WYBRANY FRAGMENT:

Nasza Loteria SR - pasek na kartach artykułów

Skorzystają pacjenci

Katarzyna Patalan [email protected]
Na ten gest czekali nie tylko strajkujący lekarze, ale także zmęczeni już trwającym od sześciu tygodni strajkiem pacjenci
Na ten gest czekali nie tylko strajkujący lekarze, ale także zmęczeni już trwającym od sześciu tygodni strajkiem pacjenci K. Patalan
Łomża Koniec strajku w łomżyńskim szpitalu. Żadna ze stron nie jest usatysfakcjonowana porozumieniem. Powód do radości mają pacjenci, bo wreszcie mogą normalnie sie leczyć.

Podpisana umowa nie jest sukcesem, ale kompromisem - tak podpisane w czwartek porozumienie między komitetem strajkowym, a dyrekcją szpitala komentuje Leszek Kołakowski, szef komitetu strajkowego i OZZL w Szpitalu Wojewódzkim w Łomży. - Zawiesiliśmy akcję protestacyjną i zapewniliśmy, że nie podejmiemy strajku do końca bieżącego roku.

Finał z marszałkiem
W mediacjach między skłóconym komitetem strajkowym, a dyrektorem szpitala wziął udział marszałek województwa Dariusz Piontkowski i jego zastępca Marek Olbryś. Czwartkowa dyskusja trwała ponad dwie godziny, ale w przeciwieństwie do wcześniejszych spotkań, była kulturalna i bardzo merytoryczna. Zakończyła się podpisaniem porozumienia, w którym medycy zobowiązali się wrócić do pracy, a dyrekcja zapewniła, że od 1 października zatrudni wszystkich strajkujących lekarzy.
- Od początku protestu podkreślaliśmy, że albo wracamy wszyscy do pracy, albo żaden z nas - przypomina Kołakowski. - Solidarność zawodowa nie pozwoliłaby nam zachować się inaczej.
Trzech lekarzy z OZZL będzie brało udział w przygotowywaniu umów kontraktowych dla łomżyńskich medyków.
- Jeszcze w tym tygodniu rozpoczną się prace zespołów - zapewnia Marian Jaszewski, dyrektor Szpitala Wojewódzkiego w Łomży. - Myślę, że propozycja marszałka ich zadowoli.
Przejście na kontrakty zadaniowe to tylko propozycja, te umowy nie są obowiązkowe. O tym, czy dany pion medyczny, czyli oddział szpitalny i przychodnia specjalistyczna chcą podpisać kontrakt, czy pracować na umowę o pracę, lekarze zdecydują, gdy umowy będą już gotowe.

DANE:
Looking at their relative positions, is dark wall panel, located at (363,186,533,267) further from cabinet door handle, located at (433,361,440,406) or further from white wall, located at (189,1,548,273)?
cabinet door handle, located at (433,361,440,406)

DO ZROBIENIA:
A. Od kiedy, według artykułu o strajku lekarzy w Łomży, dyrekcja szpitala zatrudni wszystkich strajkujących lekarzy?
B. Proszę podjąć artykuł o strajku lekarzy w Łomży i pisać go dalej od miejsca, w którym się kończy.

OCZEKIWANE ODPOWIEDZI:
A. Od 1 października.

B.
Długi i burzliwy strajk
Protest łomżyńskich lekarzy trwał sześć tygodni. Rozpoczął się dwugodzinnym strajkiem ostrzegawczym w czwartek 10 maja, a następnie jednodniowym we wtorek 15 maja. Gdy te akcje nie przyniosły rezultatu, lekarze w poniedziałek, 21 maja przystąpili do strajku ciągłego. Medycy pełnili tylko ostry dyżur. Odwołano zabiegi planowe i zamknięto poradnie specjalistyczne. Lekarze przestali wypełniać dokumentacje statystyczną do NFZ-u, przez co szpital przestał otrzymywać pieniądze.
- Żądamy 5 tys. zł brutto dla lekarza bez specjalizacji i 7,5 tys. zł brutto dla specjalistów - mówili wówczas strajkujący.
W środę, 6 czerwcalekarze z Łomży złożyli wypowiedzenia z pracy. Postawę łomżyńskich medyków skarcił podczas uroczystości Bożego Ciała biskup łomżyński Stanisław Stefanek.
- Teraz okazuje się, że naprzeciw siebie stają dwa środowiska - politycy i grupa zawodowa i ta grupa bierze jako zakładników niewinnych ludzi np. chorych, uczniów czy pasażerów. Dokładnie klasyka terrorystycznej metody - mówił biskup Stefanek.
Urażeni słowami biskupa lekarze wystosowali do ordynariusza list otwarty. Nie otrzymali odpowiedzi.

Zaczynają odrabiać straty
Brak pacjentów oznaczał dla szpitala straty finansowe. Rosnące każdego dnia długi skłoniły dyrektora do zawieszenia pracy dwóch oddziałów: okulistyki i laryngologii. Lekarze uznali, że działanie dyrektora może przyczynić się do utraty życia i zdrowia pacjentów. Zawiadomili o tym Prokuraturę Rejonową w Łomży. Po dwóch dniach oddział laryngologii ponownie zaczął przyjmować pacjentów. Dyrektor zawiesił wszystkie płatności, a na poczet podatków zastawił dwa samochody i urządzenie do badania echa serca. Dług placówki wzrósł do ponad 3,5 mln zł.
- Od dziś zaczynamy odrabiać straty - zapowiada dyrektor. - Ruszają wszystkie oddziały i poradnie. Czekam teraz na propozycję komitetu strajkowego, w jaki sposób usprawnić przyjmowanie pacjentów, którzy przez strajk stracili możliwość skorzystania z porady medycznej.
Lekarze przekazali dyrektorowi uzupełnianą wcześniej, ale nie składaną dokumentację. Dzięki temu Marian Jaszewski liczy na odzyskanie choć części wynagrodzenia za wykonane usługi od NFZ-u. Pozwoliłoby to mu zapłacić odłożone na półkę rachunki.
W kraju strajki lekarzy trwają jeszcze w 200 szpitalach.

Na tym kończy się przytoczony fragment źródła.